Study text:
^^^^^^^^^^^^^^^^
Below are extracts from The Black & Tans, 1920-1921, a complete alphabetical list, short history and genealogical guide’ by Jim Herlihy including the Royal Irish Constabulary Special Reserve, Temporary Constables and the Veterans and Drivers Division, 1920-21

ALFRED TOMKINSON (1889-1965)
‘Black and Tan’ RIC Special Reserve Constable 81116 – three rival mothers-in law

 

 

AN EX-BLACK & TAN’S TRIALS – THREE RIVALS MOTHERS-IN-LAW. Thus, reported the Paris correspondent of the Irish Independent in July, 1929. “To have three mothers-in-law living with him under the same roof was the fate of Alfred Tomkinson, an ex-soldier who served with the Black & Tans.”

Alfred Tomkinson was born in Stanford, Norfolk on 14 April, 1889, the son of Henry Tomkinson (1845-1919) and Mary Bartley (1847-1912).

He served in the Great War during which time he married a French girl and after the war he lived with her and his mother-in-law in a suburb of Paris.

He was 5’6½, married since 31 July 1915, an ex-soldier and former plumber when he enlisted in the Royal Irish Constabulary Special Reserve at the recruiting Office in Liverpool on 20 May 1921 and after his brief initial training in Gormanston Camp he was transferred to Co. Leitrim until disbandment on 3 February 1922, earning an annual pension allowance of £46.16s.0d. He then returned to Paris.

His wife died and he married her cousin, who insisted on her mother living with them, and thus Tomkinson found himself with two mothers-in-law.
^^^^^^^^^^^^^^^^
Data for analysis:
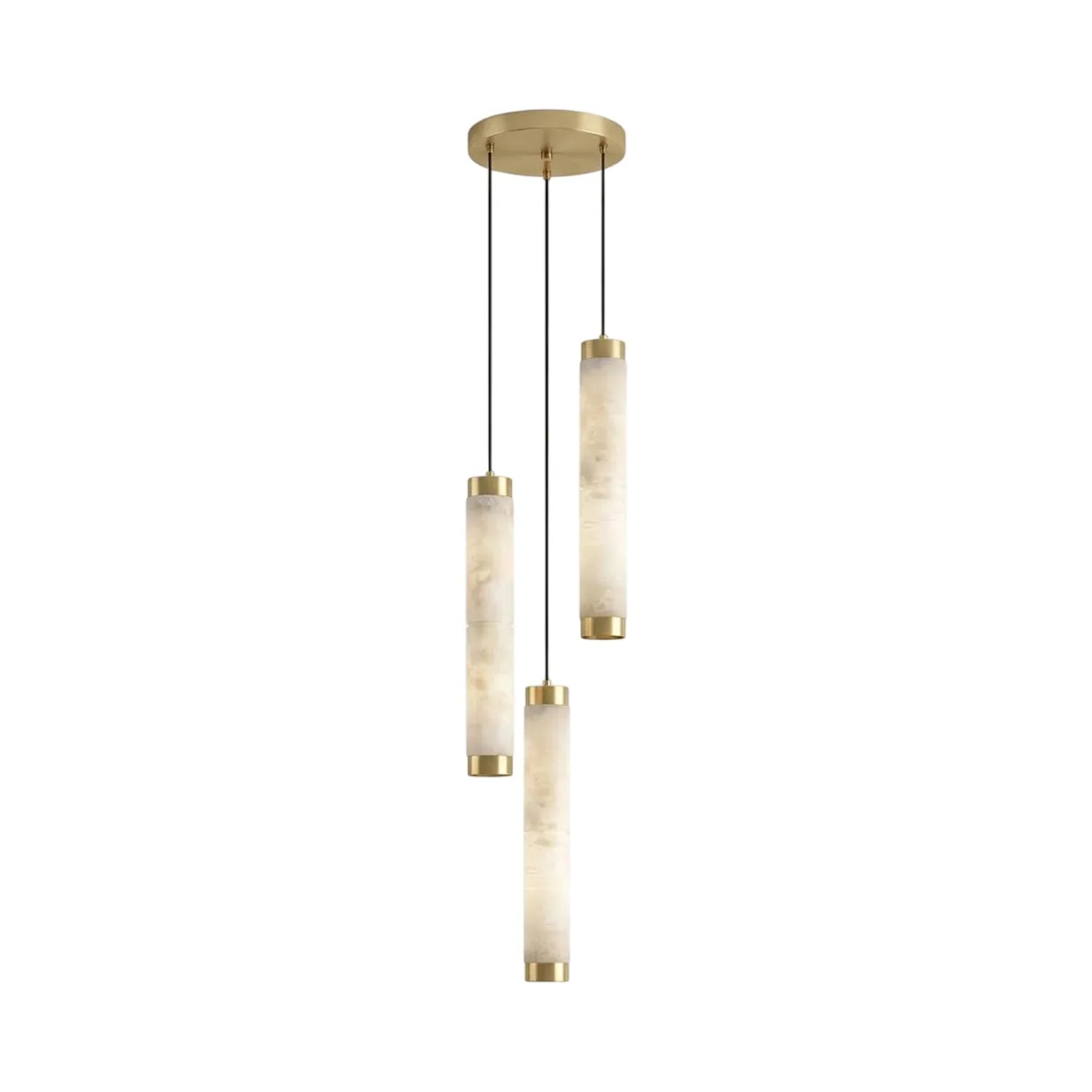 Lira Cylindrical Alabaster Pendant Light-Neutral Decor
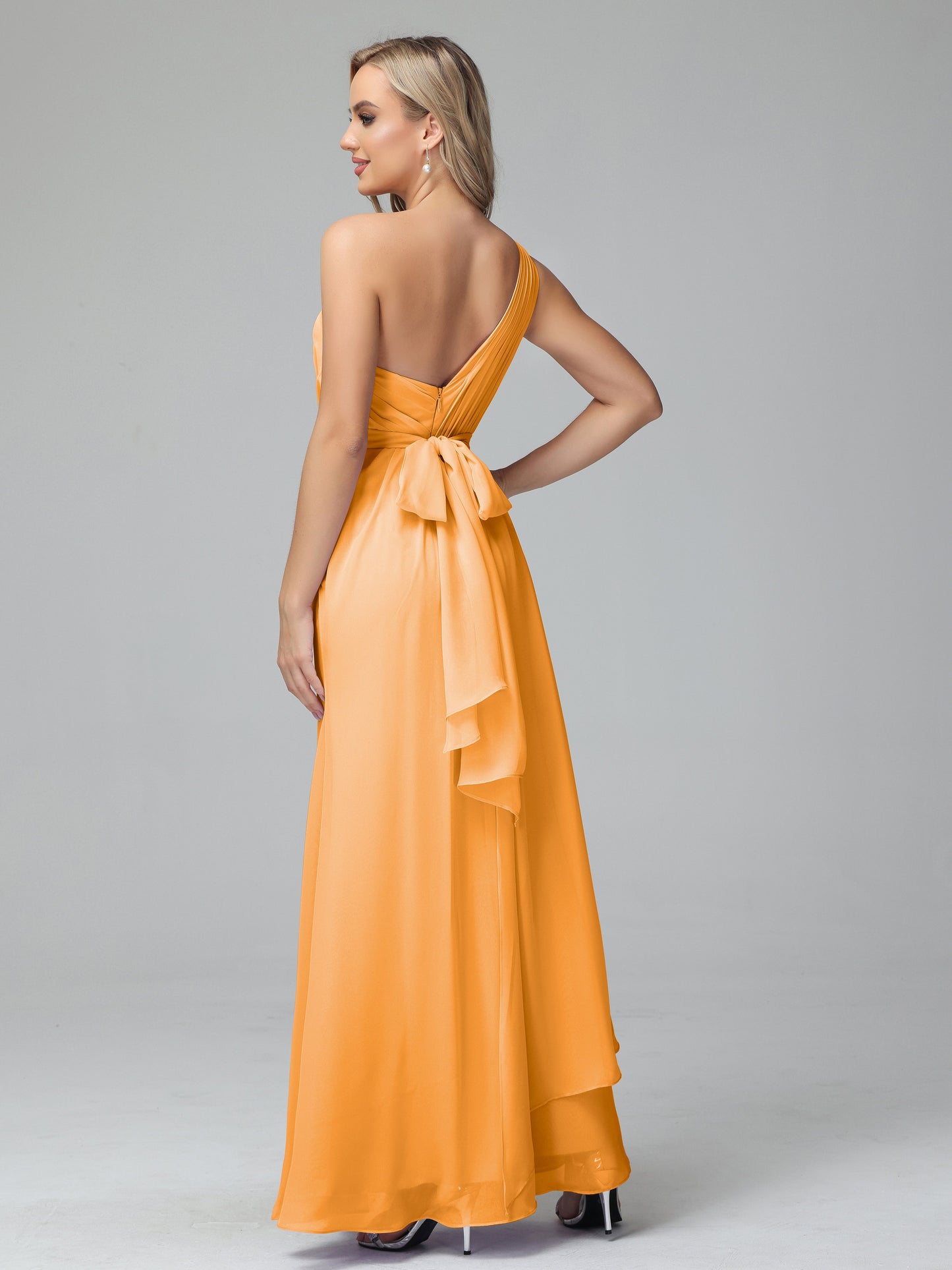 Daphne One Shoulder Chiffon Bridesmaid Dresses With Split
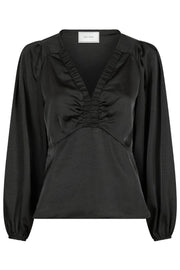 Istana Heavy Sateen Blouse | Black | Bluse fra Neo Noir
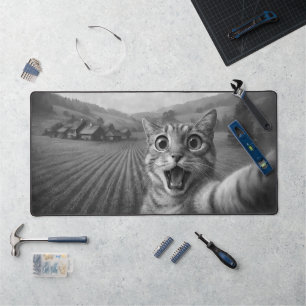 Kattenselfie met buitenaardse UFO grappige katteng Bureaumat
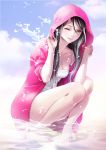  1girl barefoot black_hair green_eyes highres hoodie legs long_hair ojyou original sky smile solo squatting water 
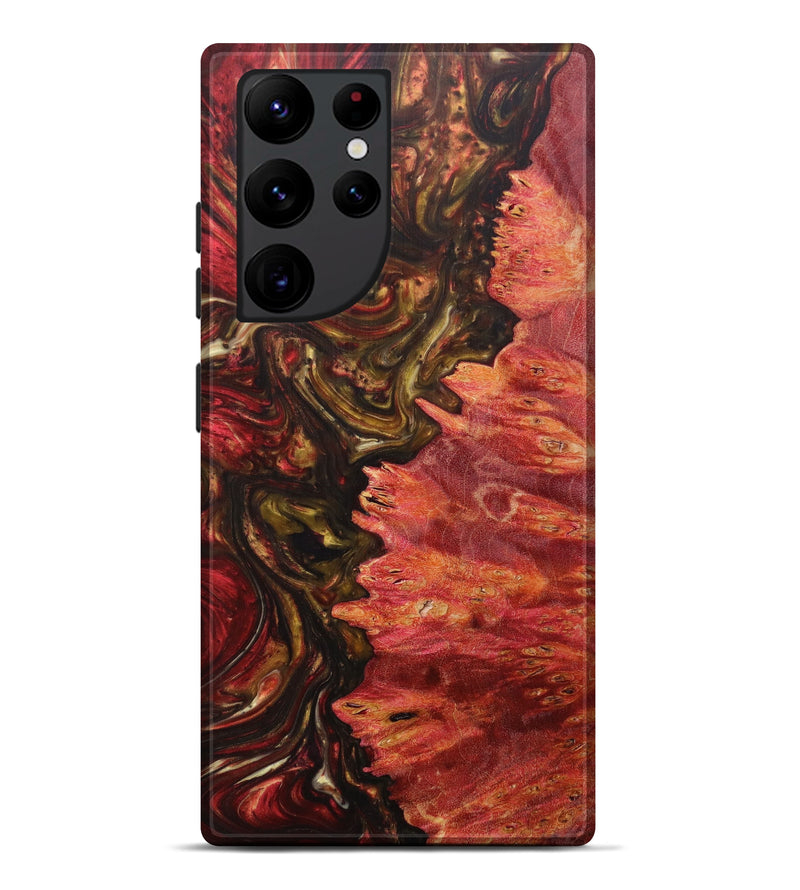 Galaxy S22 Ultra Wood+Resin Live Edge Phone Case - Herbert (Dark Red, 596342)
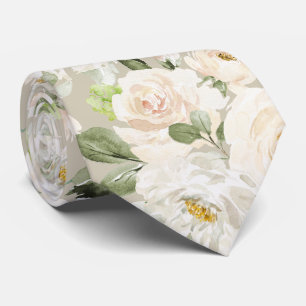 Corbata PixDezines Rosas Crema Alabastro Acuarela
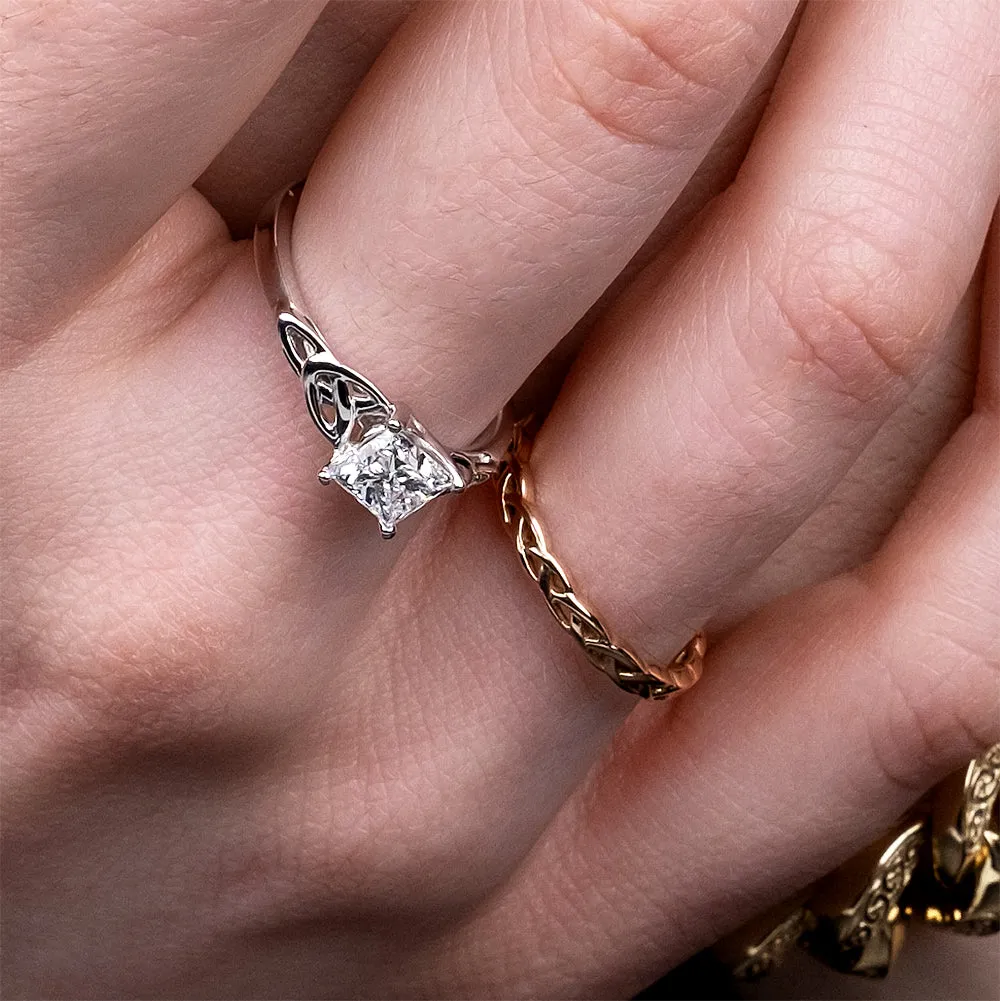 14k White Gold with 1 ct Modified Brilliant Cut Natural Diamond Trinity Ring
^^^^^^^^^^^^^^^^
What to work on:
**a.** Reproduce the part of the Alfred Tomkinson text starting with "Alfred Tomkinson was" and going on through "returned to Paris.".
**b.** Answer these questions from the Alfred Tomkinson text:
(i) Where was Alfred Tomkinson born?
(ii) At which recruiting office did he enlist in the Royal Irish Constabulary Special Reserve?
(iii) Whom did he marry after his wife died?

Answers per task:
**a.**
Alfred Tomkinson was born in Stanford, Norfolk on 14 April, 1889, the son of Henry Tomkinson (1845-1919) and Mary Bartley (1847-1912).

He served in the Great War during which time he married a French girl and after the war he lived with her and his mother-in-law in a suburb of Paris.

He was 5’6½, married since 31 July 1915, an ex-soldier and former plumber when he enlisted in the Royal Irish Constabulary Special Reserve at the recruiting Office in Liverpool on 20 May 1921 and after his brief initial training in Gormanston Camp he was transferred to Co. Leitrim until disbandment on 3 February 1922, earning an annual pension allowance of £46.16s.0d. He then returned to Paris.

**b.**
(i) Stanford, Norfolk
(ii) The recruiting Office in Liverpool
(iii) His late wife's cousin